The reasoning of the judgment of the court of first instance is the same as that stated in the reasoning of the judgment of the court of first instance, except that the phrase “A. I.A. must be seen as . I.D.” is cited in accordance with Article 8(2) of the Administrative Litigation Act and Article 420 of the Civil Procedure

It cannot be deemed that the meaning of “her own labor force” includes the case in which another person is employed on his/her own responsibility and calculation, and the meaning thereof is interpreted as grammaticly and thereby satisfying the requirements for self-reliance only when one-half or more of the agricultural works must be in charge of himself/herself or hand over (see, e.g., Supreme Court Decision 2010Du8423, Sept. 30, 2010). Furthermore, the burden of proof for this is a taxpayer who asserts reduction or exemption of capital gains tax on substitute land, namely, the Plaintiff (see, e.g., Supreme Court Decision 92Nu1893, Jul. 13, 1993).

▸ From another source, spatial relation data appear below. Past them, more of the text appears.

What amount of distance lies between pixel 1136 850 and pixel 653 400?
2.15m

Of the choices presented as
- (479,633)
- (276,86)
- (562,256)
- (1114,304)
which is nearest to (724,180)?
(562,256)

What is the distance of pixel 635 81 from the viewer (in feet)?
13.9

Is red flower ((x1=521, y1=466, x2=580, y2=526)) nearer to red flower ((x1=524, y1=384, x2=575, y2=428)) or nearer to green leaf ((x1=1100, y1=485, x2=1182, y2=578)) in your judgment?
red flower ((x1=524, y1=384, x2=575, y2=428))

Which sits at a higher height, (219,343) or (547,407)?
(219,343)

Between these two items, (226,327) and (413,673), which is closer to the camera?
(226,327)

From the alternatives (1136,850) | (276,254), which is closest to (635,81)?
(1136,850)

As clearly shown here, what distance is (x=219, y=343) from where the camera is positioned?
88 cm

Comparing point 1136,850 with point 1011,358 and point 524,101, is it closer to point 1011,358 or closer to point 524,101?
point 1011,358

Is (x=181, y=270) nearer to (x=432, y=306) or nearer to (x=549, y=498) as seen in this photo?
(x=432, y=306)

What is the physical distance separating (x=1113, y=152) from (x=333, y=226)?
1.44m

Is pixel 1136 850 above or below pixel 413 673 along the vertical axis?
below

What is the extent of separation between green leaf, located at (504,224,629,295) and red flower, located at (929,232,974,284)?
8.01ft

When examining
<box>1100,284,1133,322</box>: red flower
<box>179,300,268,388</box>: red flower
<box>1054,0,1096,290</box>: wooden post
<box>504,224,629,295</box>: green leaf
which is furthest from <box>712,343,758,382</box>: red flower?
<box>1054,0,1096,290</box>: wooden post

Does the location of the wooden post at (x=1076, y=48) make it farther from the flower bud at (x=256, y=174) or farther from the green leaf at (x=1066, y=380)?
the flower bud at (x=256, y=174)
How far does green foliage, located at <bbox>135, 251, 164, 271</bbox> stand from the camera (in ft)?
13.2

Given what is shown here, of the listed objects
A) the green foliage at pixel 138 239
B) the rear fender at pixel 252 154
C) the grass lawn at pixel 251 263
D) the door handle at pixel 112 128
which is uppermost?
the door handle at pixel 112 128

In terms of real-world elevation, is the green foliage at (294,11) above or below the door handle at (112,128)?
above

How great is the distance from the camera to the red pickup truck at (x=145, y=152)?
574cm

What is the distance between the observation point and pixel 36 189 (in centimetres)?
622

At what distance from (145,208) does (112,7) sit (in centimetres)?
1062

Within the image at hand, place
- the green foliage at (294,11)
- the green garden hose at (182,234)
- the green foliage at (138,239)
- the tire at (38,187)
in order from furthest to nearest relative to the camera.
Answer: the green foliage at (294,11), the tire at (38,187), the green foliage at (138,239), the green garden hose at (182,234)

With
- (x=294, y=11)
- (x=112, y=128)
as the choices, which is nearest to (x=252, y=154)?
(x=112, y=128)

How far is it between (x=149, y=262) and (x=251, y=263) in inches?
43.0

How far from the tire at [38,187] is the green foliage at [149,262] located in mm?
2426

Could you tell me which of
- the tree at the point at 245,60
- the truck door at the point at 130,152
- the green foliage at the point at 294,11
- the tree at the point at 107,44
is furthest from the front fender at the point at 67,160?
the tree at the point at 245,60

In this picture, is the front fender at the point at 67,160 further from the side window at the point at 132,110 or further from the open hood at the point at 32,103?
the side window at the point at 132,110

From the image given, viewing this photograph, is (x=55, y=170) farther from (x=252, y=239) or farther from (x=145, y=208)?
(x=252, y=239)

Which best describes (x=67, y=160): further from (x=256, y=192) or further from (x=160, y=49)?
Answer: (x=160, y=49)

On the other hand, the legislative intent of the former Restriction of Special Taxation Act, which provides for capital gains tax reduction or exemption for self-Cultivating farmland, is to reduce tax burdens so that a person engaged in agriculture can engage in long-term agriculture by preventing speculation on non-permanent farmland and guaranteeing that a person engaged in agriculture can freely substitute farmland.

It is intended to protect farmers and promote agriculture and rural communities. Accordingly, farmland owners are trying to protect farmers and promote agricultural and rural communities.

primarily engaged in the other occupation in a state of employment other than agriculture, and primarily engaged in the other occupation;

Cases where farmland is cultivated intermittently by cultivating human labor, etc.

" shall be deemed excluded from capital gains tax reduction or exemption."

2. Conclusion

Therefore, the judgment of the court of first instance is legitimate, and the plaintiff's appeal is dismissed. It is so decided as per Disposition.